Quelles furent les conséquences réelles de la visite de Moses Montefiore?
La présence de Moses Montefiore au Maroc et sa réception en grande pompe à la cour du sultan redonnèrent confiance aux Juifs du Maroc. Ils ne se sentaient plus isolés. L'impact psychologique fut immense, d'autant plus que Montefiore avait obtenu du sultan un dahir qui condamnait le mauvais traitement des Juifs dans le royaume. De fait, le paragraphe final du dahir précisait qu'il n'y avait rien de nouveau en ce sens « qu'il était déjà bien établi, bien su et bien documenté, etc.» En d'autres mots, la condition de dhimmis demeurait telle quelle. Cette euphorie s’empara également des communautés juives marocaines qui pensaient avoir enfin recouvré leur dignité. Le chroniqueur musulman Al-Naçiri écrivit alors : « Les Juifs devinrent arrogants et frivoles et pas seulement dans les villes portuaires… Cette liberté qu'ont établie les Européens au cours de ces dernières années est l'œuvre absolue de l'irréligion, car elle comporte la destruction complète des droits de Dieu, des droits des parents et des droits de l'humanité.» Il loua le souverain d'avoir clarifié dans une lettre explicative que les recommandations antérieures ne ciblaient que les Juifs respectables… Dans les faits, rien ne changea et les injustices continuèrent. Le premier juin de la même année, Montefiore envoya une lettre de remerciements tout en regrettant le fait que certains gouverneurs et officiels ignoraient l'édit du sultan. Il reçut de nouvelles réassurances de la part du vizir Yamani.

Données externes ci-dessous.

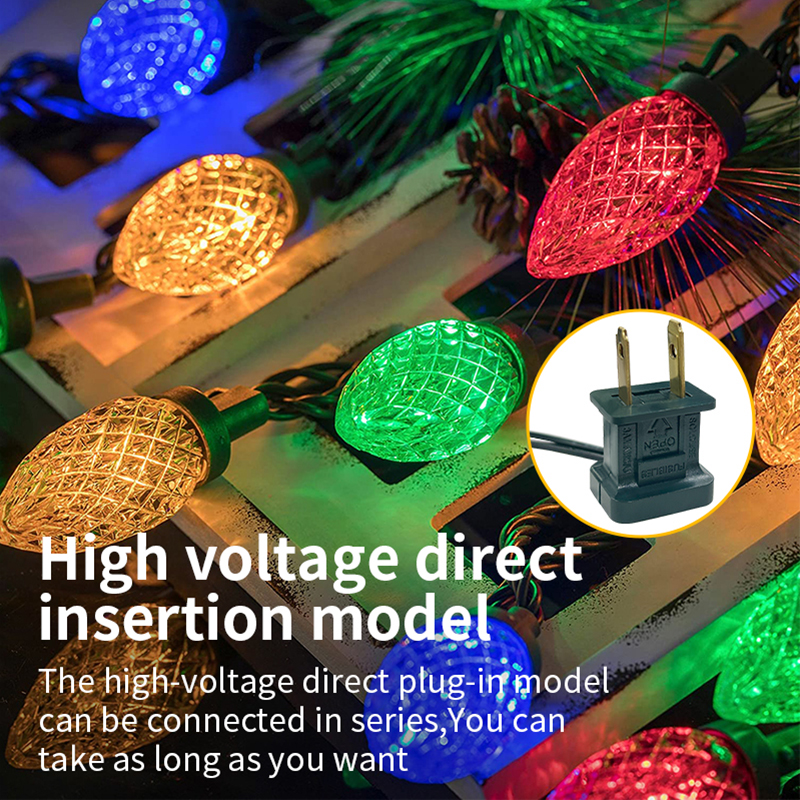 HCP172 C7草莓头灯串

Certains pensèrent que le voyage de Montefiore eut l'effet inverse. En 1880, un Juif de Gibraltar alla même jusqu'à déplorer la naïveté de l'initiative de Montefiore. Car les oulémas voulaient maintenir la prédominance de l'islam et l'humiliation des dhimmis. Les travaux du théologien Al-Maghili responsable du massacre des Juifs du Touat en 1492 eurent un regain d'intérêt. Ce dernier avait accusé les Musulmans riches et influents d'être coupables d’employer les pires ennemis du prophète plutôt que de les maintenir dans leur état naturel d'humiliation.
Commentant la mission de Montefiore vingt-sept ans plus tard, l'auteur britannique Budgett Meakin écrivit : « Il reste beaucoup à faire. Le gouvernement est pourri. La position du Maure est mauvaise et celle de son voisin israélite est bien plus pire.» Mais il n'en demeura pas moins que la conscience d'une émancipation possible fit rêver les Juifs du Maroc trop longtemps résignés à la malédiction de leur condition précaire.